As discussed above, we favour the idea that the accumulation of Ro 52 and pol III proteins we have observed in cultured P. waltl oocytes reveals the storage at these sites of large quantities of the components of a nuclear machinery including Ro RNPs, which provides a quality control of RNA synthesis and maturation in response to cellular stress. It is noteworthy that the association of Ro52 with Ro RNPs is still an open question which had not been resolved by direct biochemical purification approaches (Boire et al. 1995; Fabini et al. 2000). We think that LBCs, and the newt LBCs in particular, provide an invaluable biological system for settling this issue of a general importance for unravelling the relationships and functional role of the Ro proteins and RNPs. New cellular imaging methods have been developed for the study of LBCs, such as the visualisation of LBCs in oil-isolated GVs under in vivo-like conditions (Patel et al. 2008) or the analysis of the distribution of proteins on specific loops by superresolution imaging (Kaufmann et al. 2012). These should provide powerful tools for studying the localisation and dynamics of the different protein partners of the Ro RNPs directly at the level of the loop matrix.

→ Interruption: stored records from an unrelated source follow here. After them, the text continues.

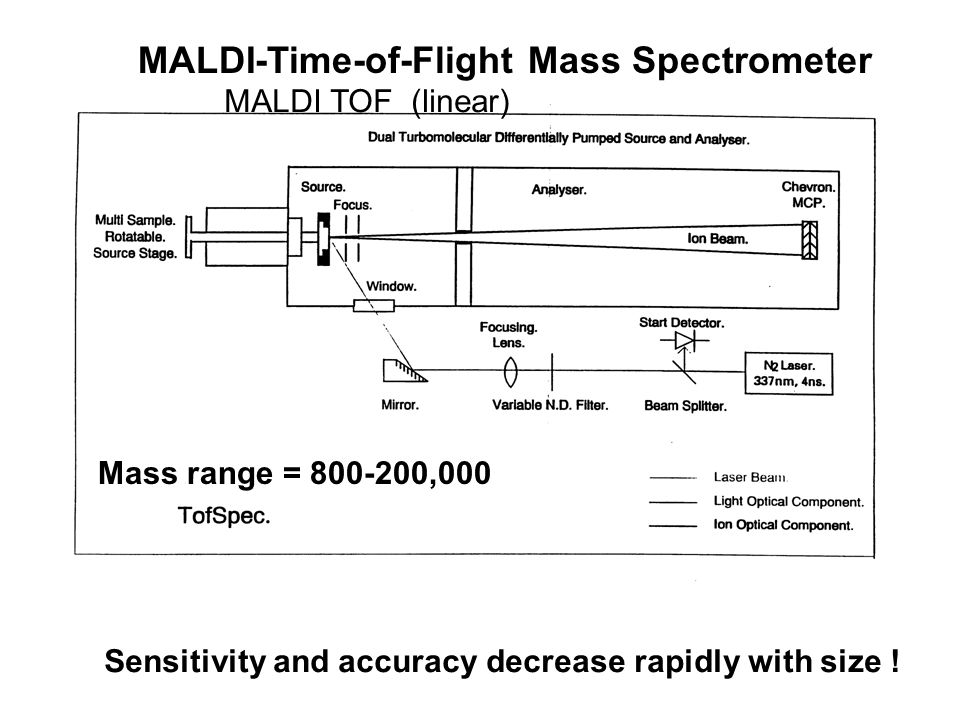 MALDI-Time-of-Flight Mass Spectrometer Mass range = 800-200,000 Sensitivity and accuracy decrease rapidly with size .
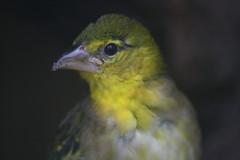 Vogel (Jasardpu) Tags: zoo karlsruhe webervogel tier vogel animal bird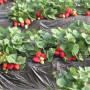 新闻;商城%咖啡草莓苗多少钱【基地@直销】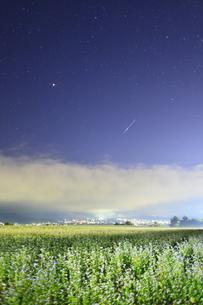 東山観光農園の蕎麦畑のライトアップと流星の写真素材 [FYI04645676]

Finally, it can be stressed that the vast majority of studies concerning the biological properties of Ro52 have been carried out on somatic cells so far. In vitro culture of mammalian oocytes is extensively used in ART in humans and animals. Our results raise the question whether the nuclear accumulation of Ro52 occurs also in these oocytes in the course of in vitro fertilization procedures and of what might be the consequences on subsequent foetal development.